Grow up…


This week is half over. The accident was one wee ago today. I am still no closer to finding out what my car situation is. My grandmother is getting irritated with me using her car. Thank goodness the kids only have two more days of school before break. Then, I can at least ride the bus earlier, stay later if they will let me, etc.

Still don’t know what KD is doing about Christmas. I emailed him and his mother on or about December 3 and requested that he notify me by like December 10, or I would contact the attorneys. On or about December 11, Pat called KD’s attorney. On December 18, Pat called again and they had not heard from KD (shock…), so Pat sent an email regarding Christmas and cc’d the GAL. That same day, I also sent KD and his mother a text because the kids said he wanted to talk to me about Christmas. Still no word. This isn’t fair to the kids. They keep asking me and I don’t have answers for them. He doesn’t realize he’s digging a hole with them.

__________________________________________________

#### List of tasks
1. Answer these questions using the post above:
(a) How many more days of school do the kids have before break?
(b) On what date did Pat call KD's attorney for the second time?
(c) Whom did Pat cc on the email regarding Christmas?
2. Restate the passage of the post between "This week is" and "let me, etc.", inclusive, switching "grandmother" to "aunt".

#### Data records

__________________________________________________

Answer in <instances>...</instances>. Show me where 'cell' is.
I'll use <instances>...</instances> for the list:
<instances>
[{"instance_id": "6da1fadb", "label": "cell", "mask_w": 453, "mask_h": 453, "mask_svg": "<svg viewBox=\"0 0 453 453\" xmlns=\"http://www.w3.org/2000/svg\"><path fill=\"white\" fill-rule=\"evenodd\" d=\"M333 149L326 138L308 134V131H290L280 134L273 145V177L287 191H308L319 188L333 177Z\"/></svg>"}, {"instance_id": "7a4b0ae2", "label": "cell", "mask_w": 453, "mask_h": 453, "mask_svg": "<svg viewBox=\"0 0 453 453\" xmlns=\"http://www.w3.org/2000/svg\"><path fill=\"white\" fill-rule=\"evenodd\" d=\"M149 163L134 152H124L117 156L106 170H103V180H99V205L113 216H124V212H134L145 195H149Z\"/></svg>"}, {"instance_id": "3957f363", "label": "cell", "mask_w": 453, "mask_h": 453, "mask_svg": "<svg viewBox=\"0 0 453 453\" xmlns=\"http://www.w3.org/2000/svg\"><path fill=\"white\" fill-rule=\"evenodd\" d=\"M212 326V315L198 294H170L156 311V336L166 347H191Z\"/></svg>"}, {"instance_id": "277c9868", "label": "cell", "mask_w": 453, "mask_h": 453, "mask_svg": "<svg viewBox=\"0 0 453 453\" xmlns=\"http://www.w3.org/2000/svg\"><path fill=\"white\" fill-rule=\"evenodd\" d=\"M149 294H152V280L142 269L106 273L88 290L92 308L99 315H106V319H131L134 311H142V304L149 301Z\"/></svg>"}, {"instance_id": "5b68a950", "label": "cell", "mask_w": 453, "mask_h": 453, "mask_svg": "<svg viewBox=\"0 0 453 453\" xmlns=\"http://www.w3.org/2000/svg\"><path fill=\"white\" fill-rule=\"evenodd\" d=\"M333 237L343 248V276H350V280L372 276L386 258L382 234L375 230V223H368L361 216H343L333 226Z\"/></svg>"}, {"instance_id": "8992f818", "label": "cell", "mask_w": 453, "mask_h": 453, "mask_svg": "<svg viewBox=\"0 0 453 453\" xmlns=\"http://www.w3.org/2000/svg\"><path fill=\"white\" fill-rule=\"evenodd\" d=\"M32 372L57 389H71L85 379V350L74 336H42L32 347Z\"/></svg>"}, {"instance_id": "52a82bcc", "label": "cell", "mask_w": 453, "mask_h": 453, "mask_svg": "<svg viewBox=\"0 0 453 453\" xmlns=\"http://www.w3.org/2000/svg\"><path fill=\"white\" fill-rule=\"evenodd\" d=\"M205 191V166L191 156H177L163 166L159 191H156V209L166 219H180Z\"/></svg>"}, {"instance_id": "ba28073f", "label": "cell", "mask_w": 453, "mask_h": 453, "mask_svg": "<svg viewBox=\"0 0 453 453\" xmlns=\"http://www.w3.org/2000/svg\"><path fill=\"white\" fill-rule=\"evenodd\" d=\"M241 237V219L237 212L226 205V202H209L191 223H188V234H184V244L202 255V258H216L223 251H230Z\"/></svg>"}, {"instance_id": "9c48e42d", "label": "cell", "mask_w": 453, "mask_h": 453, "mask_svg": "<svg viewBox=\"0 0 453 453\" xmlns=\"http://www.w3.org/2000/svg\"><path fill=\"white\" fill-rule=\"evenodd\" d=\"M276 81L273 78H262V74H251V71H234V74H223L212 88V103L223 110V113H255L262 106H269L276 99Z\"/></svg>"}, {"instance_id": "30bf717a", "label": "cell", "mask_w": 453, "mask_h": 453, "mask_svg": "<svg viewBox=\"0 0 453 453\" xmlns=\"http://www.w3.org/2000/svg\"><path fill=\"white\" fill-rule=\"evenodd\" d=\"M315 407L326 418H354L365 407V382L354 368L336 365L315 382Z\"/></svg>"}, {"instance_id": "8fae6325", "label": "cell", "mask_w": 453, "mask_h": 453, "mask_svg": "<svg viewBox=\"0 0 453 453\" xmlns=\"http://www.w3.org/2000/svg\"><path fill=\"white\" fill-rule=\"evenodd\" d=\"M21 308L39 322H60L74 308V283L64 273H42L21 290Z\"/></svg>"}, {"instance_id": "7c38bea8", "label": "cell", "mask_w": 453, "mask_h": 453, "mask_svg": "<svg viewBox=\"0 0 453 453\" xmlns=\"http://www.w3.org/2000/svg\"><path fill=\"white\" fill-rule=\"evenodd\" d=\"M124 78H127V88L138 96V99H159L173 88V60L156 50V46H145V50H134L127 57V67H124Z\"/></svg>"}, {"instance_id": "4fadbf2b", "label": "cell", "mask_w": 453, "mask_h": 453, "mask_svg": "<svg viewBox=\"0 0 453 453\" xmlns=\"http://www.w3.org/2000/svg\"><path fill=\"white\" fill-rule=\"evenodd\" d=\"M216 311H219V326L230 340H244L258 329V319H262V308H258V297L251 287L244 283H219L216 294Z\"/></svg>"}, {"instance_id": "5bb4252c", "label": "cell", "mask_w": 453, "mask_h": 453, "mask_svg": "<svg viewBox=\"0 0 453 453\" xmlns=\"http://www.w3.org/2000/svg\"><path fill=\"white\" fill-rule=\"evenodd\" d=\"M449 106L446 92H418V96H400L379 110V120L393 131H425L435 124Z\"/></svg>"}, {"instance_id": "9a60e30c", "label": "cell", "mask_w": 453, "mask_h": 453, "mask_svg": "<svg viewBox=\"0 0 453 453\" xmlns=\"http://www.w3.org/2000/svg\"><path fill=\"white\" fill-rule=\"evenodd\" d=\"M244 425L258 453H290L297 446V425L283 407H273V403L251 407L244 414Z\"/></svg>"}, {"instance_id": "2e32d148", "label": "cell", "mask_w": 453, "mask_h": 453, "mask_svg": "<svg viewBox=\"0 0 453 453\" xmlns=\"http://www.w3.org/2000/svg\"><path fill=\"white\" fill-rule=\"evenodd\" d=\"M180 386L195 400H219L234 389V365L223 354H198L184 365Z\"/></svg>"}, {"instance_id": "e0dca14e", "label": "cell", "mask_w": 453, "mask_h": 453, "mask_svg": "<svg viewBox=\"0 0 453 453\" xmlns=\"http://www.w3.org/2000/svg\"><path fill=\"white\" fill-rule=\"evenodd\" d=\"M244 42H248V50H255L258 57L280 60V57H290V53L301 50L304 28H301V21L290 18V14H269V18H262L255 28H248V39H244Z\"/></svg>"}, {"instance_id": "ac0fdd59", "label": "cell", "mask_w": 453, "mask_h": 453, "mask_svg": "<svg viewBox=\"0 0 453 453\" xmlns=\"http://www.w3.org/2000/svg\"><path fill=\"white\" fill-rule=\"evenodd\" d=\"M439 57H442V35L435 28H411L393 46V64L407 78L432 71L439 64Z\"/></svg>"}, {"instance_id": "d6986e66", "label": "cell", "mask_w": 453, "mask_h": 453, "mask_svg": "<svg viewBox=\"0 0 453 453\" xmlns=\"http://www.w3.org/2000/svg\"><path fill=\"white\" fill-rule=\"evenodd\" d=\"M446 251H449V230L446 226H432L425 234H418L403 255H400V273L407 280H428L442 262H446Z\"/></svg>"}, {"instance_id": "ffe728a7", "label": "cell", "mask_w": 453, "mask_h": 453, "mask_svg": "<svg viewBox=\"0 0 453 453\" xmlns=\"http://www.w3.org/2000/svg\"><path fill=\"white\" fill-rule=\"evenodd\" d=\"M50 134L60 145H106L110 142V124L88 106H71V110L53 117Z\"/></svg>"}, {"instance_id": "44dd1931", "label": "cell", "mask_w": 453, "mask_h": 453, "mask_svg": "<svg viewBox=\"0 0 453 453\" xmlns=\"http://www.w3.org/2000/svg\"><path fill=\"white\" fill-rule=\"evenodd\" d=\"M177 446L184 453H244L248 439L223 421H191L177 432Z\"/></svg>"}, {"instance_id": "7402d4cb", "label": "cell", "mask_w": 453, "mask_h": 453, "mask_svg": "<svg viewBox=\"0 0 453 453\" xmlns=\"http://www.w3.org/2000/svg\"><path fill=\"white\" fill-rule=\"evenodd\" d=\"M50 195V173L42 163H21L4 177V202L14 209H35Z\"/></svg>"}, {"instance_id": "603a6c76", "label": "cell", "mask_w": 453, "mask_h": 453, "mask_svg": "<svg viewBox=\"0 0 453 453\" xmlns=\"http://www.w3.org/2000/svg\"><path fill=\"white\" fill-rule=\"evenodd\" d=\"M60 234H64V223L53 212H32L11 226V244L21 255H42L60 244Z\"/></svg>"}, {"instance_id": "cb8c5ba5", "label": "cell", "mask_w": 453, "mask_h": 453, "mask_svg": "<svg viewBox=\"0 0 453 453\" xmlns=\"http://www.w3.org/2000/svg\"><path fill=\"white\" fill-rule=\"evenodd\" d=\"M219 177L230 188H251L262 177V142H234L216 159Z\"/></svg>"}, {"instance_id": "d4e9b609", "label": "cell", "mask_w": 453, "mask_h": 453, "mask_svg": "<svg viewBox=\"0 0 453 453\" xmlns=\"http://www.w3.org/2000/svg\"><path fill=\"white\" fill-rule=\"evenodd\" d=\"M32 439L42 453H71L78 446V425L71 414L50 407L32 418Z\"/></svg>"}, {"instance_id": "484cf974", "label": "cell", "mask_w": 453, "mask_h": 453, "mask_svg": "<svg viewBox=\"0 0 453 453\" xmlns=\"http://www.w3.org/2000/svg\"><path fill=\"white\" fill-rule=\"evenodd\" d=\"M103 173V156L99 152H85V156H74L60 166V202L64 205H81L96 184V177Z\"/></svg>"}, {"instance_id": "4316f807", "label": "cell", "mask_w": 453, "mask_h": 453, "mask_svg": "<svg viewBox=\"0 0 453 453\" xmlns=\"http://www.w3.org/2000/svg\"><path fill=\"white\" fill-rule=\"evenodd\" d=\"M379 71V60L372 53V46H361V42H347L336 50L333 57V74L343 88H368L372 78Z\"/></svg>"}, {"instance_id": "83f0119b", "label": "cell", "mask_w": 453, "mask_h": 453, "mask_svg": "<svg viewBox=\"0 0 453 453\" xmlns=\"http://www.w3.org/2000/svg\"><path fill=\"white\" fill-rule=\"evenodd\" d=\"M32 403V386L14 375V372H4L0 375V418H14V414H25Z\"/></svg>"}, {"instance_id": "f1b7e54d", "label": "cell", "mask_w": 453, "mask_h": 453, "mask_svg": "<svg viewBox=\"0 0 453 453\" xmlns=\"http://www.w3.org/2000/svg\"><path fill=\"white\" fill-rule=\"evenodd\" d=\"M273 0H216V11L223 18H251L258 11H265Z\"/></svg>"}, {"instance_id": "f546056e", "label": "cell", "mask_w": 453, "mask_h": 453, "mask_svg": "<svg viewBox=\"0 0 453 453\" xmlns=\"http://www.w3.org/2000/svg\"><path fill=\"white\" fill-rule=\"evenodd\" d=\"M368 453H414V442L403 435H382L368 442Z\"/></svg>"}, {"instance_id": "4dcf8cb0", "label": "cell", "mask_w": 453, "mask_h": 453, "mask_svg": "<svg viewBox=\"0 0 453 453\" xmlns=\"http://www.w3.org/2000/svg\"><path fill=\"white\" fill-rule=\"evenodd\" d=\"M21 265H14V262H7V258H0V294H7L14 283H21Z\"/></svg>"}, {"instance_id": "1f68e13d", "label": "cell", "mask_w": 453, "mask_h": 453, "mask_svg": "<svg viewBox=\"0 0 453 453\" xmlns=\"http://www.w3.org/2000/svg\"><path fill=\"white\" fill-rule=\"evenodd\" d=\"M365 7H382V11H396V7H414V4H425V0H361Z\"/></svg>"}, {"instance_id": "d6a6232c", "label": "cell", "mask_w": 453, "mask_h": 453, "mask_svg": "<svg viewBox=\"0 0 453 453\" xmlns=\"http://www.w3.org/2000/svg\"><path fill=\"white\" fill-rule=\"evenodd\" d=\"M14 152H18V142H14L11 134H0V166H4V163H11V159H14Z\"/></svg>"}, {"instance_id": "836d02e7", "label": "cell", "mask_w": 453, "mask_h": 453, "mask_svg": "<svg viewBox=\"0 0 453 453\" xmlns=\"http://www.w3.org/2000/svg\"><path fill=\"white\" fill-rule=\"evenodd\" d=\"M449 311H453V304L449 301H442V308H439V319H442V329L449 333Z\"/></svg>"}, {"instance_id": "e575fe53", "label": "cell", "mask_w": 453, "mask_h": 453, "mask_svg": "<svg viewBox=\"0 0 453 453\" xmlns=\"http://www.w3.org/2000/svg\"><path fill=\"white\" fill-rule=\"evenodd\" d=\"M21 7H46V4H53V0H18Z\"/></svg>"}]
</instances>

__________________________________________________

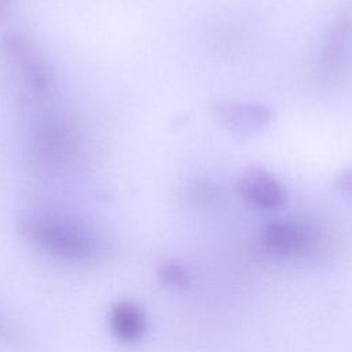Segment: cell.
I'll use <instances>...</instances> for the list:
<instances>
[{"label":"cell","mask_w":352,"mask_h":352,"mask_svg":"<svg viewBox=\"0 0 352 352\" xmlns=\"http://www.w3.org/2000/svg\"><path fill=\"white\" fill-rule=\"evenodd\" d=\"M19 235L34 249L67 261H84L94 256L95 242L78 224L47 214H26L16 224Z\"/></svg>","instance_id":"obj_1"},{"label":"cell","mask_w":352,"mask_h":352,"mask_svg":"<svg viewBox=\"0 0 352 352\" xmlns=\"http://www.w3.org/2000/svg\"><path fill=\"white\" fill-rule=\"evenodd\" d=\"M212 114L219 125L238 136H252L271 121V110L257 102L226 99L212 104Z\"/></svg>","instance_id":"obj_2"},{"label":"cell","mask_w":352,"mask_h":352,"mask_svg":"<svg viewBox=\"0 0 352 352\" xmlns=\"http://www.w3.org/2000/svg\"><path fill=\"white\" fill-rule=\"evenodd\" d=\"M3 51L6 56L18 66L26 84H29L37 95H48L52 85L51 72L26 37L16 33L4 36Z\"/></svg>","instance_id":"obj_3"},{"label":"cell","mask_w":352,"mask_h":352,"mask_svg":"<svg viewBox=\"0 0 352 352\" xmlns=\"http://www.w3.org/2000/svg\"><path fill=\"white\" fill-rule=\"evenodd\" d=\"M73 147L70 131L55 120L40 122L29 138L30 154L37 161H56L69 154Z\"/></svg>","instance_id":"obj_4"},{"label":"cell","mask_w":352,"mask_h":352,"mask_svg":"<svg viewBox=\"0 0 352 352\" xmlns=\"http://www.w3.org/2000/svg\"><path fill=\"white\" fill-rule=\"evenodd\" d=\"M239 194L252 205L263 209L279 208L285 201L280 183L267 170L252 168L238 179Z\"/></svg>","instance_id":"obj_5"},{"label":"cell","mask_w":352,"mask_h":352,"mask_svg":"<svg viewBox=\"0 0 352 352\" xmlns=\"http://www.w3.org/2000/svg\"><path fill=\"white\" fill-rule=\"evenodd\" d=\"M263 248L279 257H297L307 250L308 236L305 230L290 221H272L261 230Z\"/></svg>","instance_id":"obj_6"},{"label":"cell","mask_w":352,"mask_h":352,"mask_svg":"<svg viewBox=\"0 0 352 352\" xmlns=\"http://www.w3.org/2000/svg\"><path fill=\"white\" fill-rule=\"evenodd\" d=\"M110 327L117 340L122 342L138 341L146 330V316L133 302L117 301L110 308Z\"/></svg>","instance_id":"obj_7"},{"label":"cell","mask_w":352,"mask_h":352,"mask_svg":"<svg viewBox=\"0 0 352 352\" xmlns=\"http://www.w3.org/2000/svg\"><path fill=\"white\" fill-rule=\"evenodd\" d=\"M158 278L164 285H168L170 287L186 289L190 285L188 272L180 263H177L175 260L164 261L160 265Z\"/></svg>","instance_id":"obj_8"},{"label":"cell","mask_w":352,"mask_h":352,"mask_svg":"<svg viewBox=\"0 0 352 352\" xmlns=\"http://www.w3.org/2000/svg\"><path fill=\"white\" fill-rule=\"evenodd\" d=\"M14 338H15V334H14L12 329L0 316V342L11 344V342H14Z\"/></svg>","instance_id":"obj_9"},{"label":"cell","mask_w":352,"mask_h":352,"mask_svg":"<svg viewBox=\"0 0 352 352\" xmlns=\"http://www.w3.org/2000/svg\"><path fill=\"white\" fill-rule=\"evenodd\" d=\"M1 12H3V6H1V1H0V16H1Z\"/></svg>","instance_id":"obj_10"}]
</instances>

__________________________________________________

#### Exercise results
1.
(a) Two days.
(b) December 18.
(c) The GAL.

2.
This week is half over. The accident was one wee ago today. I am still no closer to finding out what my car situation is. My aunt is getting irritated with me using her car. Thank goodness the kids only have two more days of school before break. Then, I can at least ride the bus earlier, stay later if they will let me, etc.